**SEITENTEXT**.
****
In Großstädten hat es die CDU immer schwerer. Die Linie passt nicht mehr zu den Bedürfnissen und Wertevorstellungen Städter. Jetzt will die CDU ökologischer und sozialer werden. Inspiration bietet der ehemalige New Yorker Bürgermeister Rudolph Giuliani.

Von Sabine Beikler

Das Problem der CDU ist kein kleines: Es heißt Großstadt. Dort laufen den Christdemokraten die Wähler weg. Der Großstadtbeauftragte der CDU/CSU-Bundestagsfraktion und Berliner Bundestagsabgeordnete Kai Wegner will das nicht einfach so hinnehmen. In einem Strategiepapier, das dem Tagesspiegel vorliegt, fordert er eine größere Öffnung seiner Partei hinsichtlich der Themen soziale Gerechtigkeit, Mobilität und Ökologie, innerstädtisches Wohnen oder Vereinbarkeit von Familie und Beruf. „In großen Städten wird die Union in programmatischer Hinsicht nicht mehr mehrheitsfähig mit CDU pur, sondern mit CDU plus“, sagt Wegner. Die CDU müsse sich als „Kiezpartei“ aufstellen, die sich vor Ort „um die alltäglichen kleinen und großen Probleme der Menschen kümmert“.

In den Großstädten leben die Postmaterialisten

Dass die CDU in Großstädten immer weniger Wähler binden kann, liege vor allem an den neu entstandenen Milieus, „die durch postmaterielle Wertevorstellungen und durch die primäre Orientierung an ,weichen‘ Themen wie Kultur, Lebensqualität und dergleichen mehr gekennzeichnet sind“, analysiert Wegner in seinem Papier, das in den Landesverbänden diskutiert werden soll. Zu diesen Milieus gehört das Gros der Grünen-Klientel. Viele Anhänger von Bündnis 90/Die Grünen gehören zu den Postmaterialisten, denen Werte wie soziale Gerechtigkeit, Frieden, Nachhaltigkeit und Generationengerechtigkeit wichtig sind. Grüne Wähler in der Stadt legen Wert auf Lebensqualität, auf Ökologie sowie Umwelt- und Klimaschutz.
****
**AUFLISTUNG**.
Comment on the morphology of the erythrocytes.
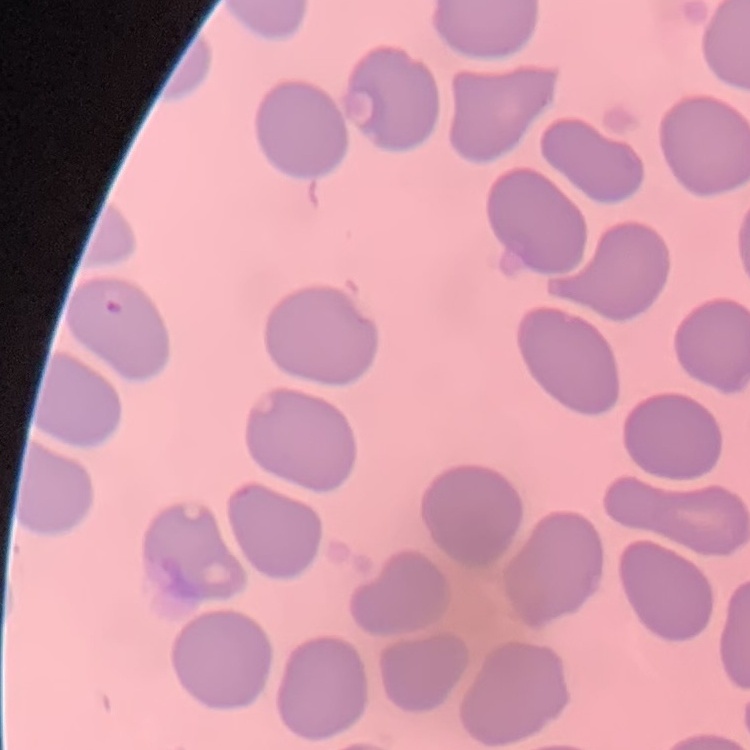
They show no rouleaux formation.

preparation = thin blood film
image type = square crop of a larger photomicrograph
stain = Field's or Giemsa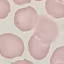

Result: no malaria parasites seen. Thin blood film. Photographed with a smartphone camera at the microscope eyepiece. Cell patch, automatically extracted from a larger field of view and resized to 64 × 64 pixels. Giemsa stain.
****
**AUFGABE UND ANFORDERUNGEN**.
Gib aus dem Artikel über die CDU in Großstädten den Abschnitt von „In den Großstädten“ bis „Umwelt- und Klimaschutz.“ unverändert aus.

**RICHTIGES ERGEBNIS**.
In den Großstädten leben die Postmaterialisten

Dass die CDU in Großstädten immer weniger Wähler binden kann, liege vor allem an den neu entstandenen Milieus, „die durch postmaterielle Wertevorstellungen und durch die primäre Orientierung an ,weichen‘ Themen wie Kultur, Lebensqualität und dergleichen mehr gekennzeichnet sind“, analysiert Wegner in seinem Papier, das in den Landesverbänden diskutiert werden soll. Zu diesen Milieus gehört das Gros der Grünen-Klientel. Viele Anhänger von Bündnis 90/Die Grünen gehören zu den Postmaterialisten, denen Werte wie soziale Gerechtigkeit, Frieden, Nachhaltigkeit und Generationengerechtigkeit wichtig sind. Grüne Wähler in der Stadt legen Wert auf Lebensqualität, auf Ökologie sowie Umwelt- und Klimaschutz.